China money growth suggests central bank relaxing credit

14 Sep, 2005

China's annual growth in broad money supply picked up for the sixth straight month in August, reinforcing analysts' views that the central bank is relaxing more than two years of tightening credit to control growth.
China also said retail sales in August rose 12.5 percent from a year earlier, which was slightly below forecasts but sufficient to suggest consumption was strong.
The central bank tightened credit to try to prevent the world's fastest growing major economy from overheating, but analysts said the latest figures suggested authorities were fine tuning their policies.
"The government is worrying about the impact on exports from the currency reform in July and rising trade frictions, while high global oil prices could also affect economic growth," said Zhao Xijun, an economist with People's University in Beijing.
China revalued the yuan in July by 2.1 percent and has been negotiating with Europe and China to resolve trade spats over textile exports.
Growth in the broad M2 money supply rose 17.3 percent during the 12 months to August 31, the central bank said, well above expectations for a rise of 16.5 percent.
It also showed that annual growth in M2 money supply has accelerated each month since a 14 percent rise in March.
Retail sales came in slightly below expectations for an increase of 12.8 percent and indicated a slowdown from annual growth in July of 12.7 percent and of 12.9 percent in June.

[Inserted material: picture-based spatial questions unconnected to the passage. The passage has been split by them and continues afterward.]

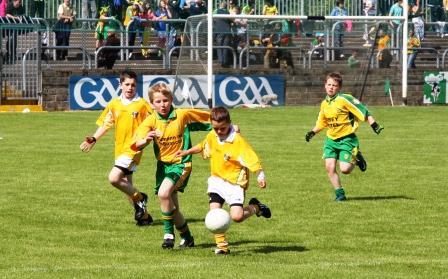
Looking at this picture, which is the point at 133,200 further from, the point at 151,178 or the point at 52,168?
the point at 52,168

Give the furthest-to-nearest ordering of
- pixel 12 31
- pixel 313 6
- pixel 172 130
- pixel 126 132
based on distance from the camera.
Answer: pixel 313 6 < pixel 12 31 < pixel 126 132 < pixel 172 130

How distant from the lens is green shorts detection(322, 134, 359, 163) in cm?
1756

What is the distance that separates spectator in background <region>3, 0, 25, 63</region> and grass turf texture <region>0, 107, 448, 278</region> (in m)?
9.32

"This is a little bit lighter than had been forecast, but not enough to dislodge the view that the Chinese economy is growing satisfactorily," said Tim Condon, head of financial markets research with ING in Singapore.
Other figures showed China drew nearly $38 billion in foreign direct investment in the first eight months of the year, down 3 percent from a year earlier. Foreign investment, a key driver of the energetic export sector, has eased this year after rising 14 percent in 2004 to hit a record $61 billion.

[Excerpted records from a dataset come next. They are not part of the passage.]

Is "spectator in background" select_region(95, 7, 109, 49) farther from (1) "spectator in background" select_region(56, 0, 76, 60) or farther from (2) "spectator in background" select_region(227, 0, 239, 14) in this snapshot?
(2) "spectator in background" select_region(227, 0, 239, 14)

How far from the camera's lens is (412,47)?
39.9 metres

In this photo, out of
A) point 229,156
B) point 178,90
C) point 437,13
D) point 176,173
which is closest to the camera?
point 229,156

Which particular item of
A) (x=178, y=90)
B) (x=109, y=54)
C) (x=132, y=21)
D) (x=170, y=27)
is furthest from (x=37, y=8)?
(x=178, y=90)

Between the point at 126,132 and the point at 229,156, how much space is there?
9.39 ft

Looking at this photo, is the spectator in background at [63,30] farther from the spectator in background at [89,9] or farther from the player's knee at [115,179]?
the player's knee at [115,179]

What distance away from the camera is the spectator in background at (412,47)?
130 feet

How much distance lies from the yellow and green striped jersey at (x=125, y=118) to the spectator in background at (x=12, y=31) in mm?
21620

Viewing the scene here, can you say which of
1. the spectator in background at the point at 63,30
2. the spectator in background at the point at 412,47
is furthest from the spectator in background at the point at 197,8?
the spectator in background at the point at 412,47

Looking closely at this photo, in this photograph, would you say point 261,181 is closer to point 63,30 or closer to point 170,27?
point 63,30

For August alone, foreigners directly invested $4.9 billion in Chinese non-financial assets, such as factories, down about 6 percent, but the volatility of the monthly figures means economists like to look at the cumulative figure to see the longer trend. China is trying to reduce its reliance on investment to drive overall economic growth, which has been above 9 percent in annual terms for eight straight quarters.